EDOGAWA Rampo (江戸川 乱歩)
Edogawa Rampo (pseudonym of Hirai Tarō, 1894–1965) is the acknowledged grand master of Japan’s golden age of crime and mystery fiction. In the early part of his career, he created the Japanese gothic mystery, developing the work of Edgar Allan Poe and related nineteenth century writers in a distinctly Japanese form.
This part of his career coincided with a great flowering in Japanese literature and culture, a relatively free and uninhibited popular press being a defining feature of the times. In this context, Rampo’s dark vision and extravagant grotesquery found an avid readership, and had a profound influence on other writers. Public morals tightened in the years leading up to Japan’s Asian and Pacific wars, and censorship was tight in the war years. Rampo’s early work fell out of favor, and he turned to adventure stories with detective characters in leading roles.

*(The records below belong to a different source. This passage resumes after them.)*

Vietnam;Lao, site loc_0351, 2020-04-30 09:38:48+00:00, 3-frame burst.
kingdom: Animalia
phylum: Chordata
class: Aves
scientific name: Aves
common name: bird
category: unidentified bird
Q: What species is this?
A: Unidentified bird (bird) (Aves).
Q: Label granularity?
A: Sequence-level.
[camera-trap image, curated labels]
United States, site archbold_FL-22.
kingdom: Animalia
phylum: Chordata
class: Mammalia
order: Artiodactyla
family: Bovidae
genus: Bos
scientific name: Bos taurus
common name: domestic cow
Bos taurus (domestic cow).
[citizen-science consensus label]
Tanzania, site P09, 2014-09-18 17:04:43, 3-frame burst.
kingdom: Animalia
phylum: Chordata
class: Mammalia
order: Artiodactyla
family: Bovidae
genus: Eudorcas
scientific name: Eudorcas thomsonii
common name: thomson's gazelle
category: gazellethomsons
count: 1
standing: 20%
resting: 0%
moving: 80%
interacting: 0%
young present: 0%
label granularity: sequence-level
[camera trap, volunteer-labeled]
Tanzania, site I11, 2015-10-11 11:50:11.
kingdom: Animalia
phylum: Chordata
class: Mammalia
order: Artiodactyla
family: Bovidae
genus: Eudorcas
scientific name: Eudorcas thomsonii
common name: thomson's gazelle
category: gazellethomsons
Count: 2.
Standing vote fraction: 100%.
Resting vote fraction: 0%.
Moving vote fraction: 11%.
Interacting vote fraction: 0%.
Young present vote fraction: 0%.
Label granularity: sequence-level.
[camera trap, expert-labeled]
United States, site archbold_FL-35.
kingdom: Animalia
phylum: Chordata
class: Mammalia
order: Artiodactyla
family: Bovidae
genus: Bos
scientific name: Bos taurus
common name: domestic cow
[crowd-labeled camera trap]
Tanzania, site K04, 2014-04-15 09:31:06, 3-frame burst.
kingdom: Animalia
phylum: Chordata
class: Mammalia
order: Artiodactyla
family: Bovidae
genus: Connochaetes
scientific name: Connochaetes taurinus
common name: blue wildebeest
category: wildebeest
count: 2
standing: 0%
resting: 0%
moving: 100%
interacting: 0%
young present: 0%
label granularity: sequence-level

After the war, he concentrated on stories for young readers, and on developing the Japan Association of Mystery Writers. The Edogawa Rampo Prize, originally endowed by Rampo himself, is awarded annually to the finest work of the year in the mystery genre. It is the most important prize of its type in Japan.
Edogawa Rampo — whose name is meant to be read as a punning reference to ‘Edgar Allan Poe’ — remains popular and influential in Japan. His work remains in print, in various different editions, and his stories provide the background for a steady stream of film, television, and theatrical adaptations.